Unihemispheric sleep 😴
Dolphins sleep with only one half of their brain at a time, while the other half remains active. This is called unihemispheric slow wave sleep (USWS). When the right half of the brain is sleeping, the left eye is closed, and vice versa. This allows dolphins to rest without losing consciousness. The active half of the brain watches for predators and obstacles, and signals when to breathe. Dolphins usually sleep for about two hours on each side of their brain.

Sync a brain with the cloud....or maybe it IS bit torrent. My eyes feel like rocks in them. So tired. I ate today. Some cheese but not much cheese. This is getting me down. Hope i already married, or whatever the five days is for, and I don't marry a bee. Hopefully. I'll get back on fasting track then Cauliflower forever. If don't get denied

Eniale 8:01 PM  

@gary jugert and @kdburton, oops, thanks, and what was I sayin' about being dim?

Anonymous 8:23 PM  

Mcmath sadist

Loan is.noun
Loan is a verb
End of story.
According to that obscure publication Oxford English Dictionary the first use of loan as a verb found in writing was a short 824 years ago. Since oral precedes writing, loan as a verb is approaching 9 centuries old and the word is used that way by hundreds of millions of people currently. Good enough for me and certainly for crosswords.
Of course hundreds of millio

Hack mechanic 8:57 PM  

Dongle sounds like another one of those sex toy thingies much like Rubbermaid. Something JDVance maybe familiar with perhaps!!

Anonymous 9:18 PM  

Can someone please explain why DENTE is "Sausage grinder in Italy?? ? I'm sure it's obvious but not to me.

....................

→ **Task requirements**
Revise the excerpt by writing out everything from "Hack mechanic 8:57" down to "but not to me." and putting "Gizmo" in place of "Dongle". The data come from a different source than the excerpt.

....................

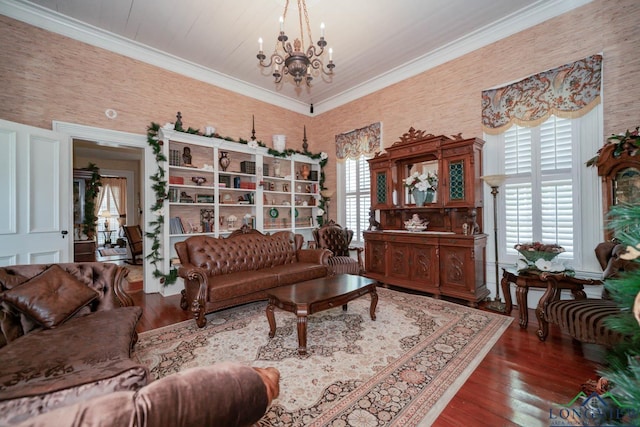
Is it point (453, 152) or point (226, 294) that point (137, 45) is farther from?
point (453, 152)

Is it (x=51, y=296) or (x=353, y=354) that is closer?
(x=51, y=296)

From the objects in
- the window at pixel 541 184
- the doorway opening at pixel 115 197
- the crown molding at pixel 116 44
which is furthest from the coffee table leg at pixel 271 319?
the doorway opening at pixel 115 197

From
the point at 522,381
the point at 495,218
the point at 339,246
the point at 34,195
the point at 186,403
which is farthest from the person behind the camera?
the point at 339,246

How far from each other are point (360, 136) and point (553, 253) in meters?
4.01

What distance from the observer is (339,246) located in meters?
5.40

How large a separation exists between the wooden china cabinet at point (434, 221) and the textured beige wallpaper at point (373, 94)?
0.53 metres

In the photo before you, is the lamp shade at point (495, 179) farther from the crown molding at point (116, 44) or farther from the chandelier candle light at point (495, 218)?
the crown molding at point (116, 44)

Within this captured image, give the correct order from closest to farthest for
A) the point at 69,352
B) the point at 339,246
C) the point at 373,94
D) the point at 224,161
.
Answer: the point at 69,352 < the point at 224,161 < the point at 339,246 < the point at 373,94

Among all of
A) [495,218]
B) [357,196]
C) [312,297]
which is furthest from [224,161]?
[495,218]

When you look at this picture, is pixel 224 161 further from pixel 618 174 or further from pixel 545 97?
pixel 618 174

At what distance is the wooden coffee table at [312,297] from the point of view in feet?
8.32

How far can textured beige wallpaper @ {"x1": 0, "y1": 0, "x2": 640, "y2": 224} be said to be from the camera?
3164 millimetres

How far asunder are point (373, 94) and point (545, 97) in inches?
118

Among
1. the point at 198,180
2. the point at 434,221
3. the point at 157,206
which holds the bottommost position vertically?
the point at 434,221
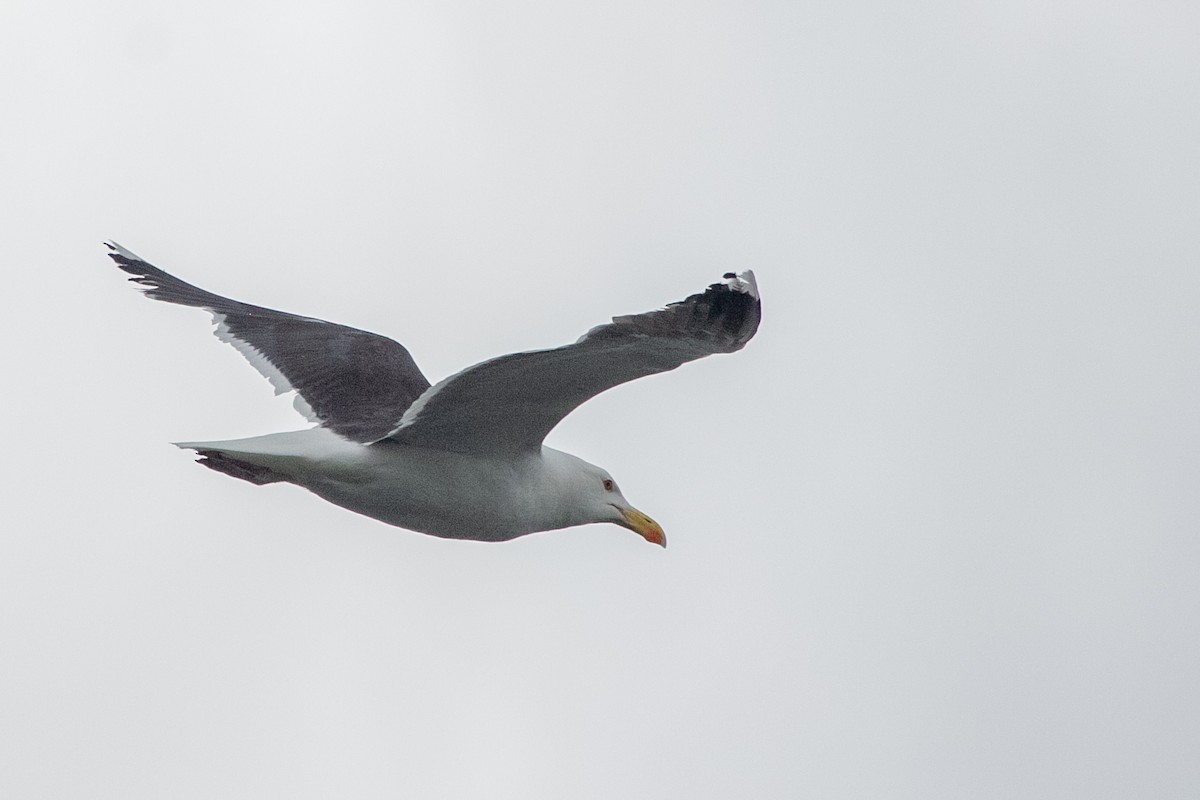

....................

→ **Written solution**
Hack mechanic 8:57 PM  

Gizmo sounds like another one of those sex toy thingies much like Rubbermaid. Something JDVance maybe familiar with perhaps!!

Anonymous 9:18 PM  

Can someone please explain why DENTE is "Sausage grinder in Italy?? ? I'm sure it's obvious but not to me.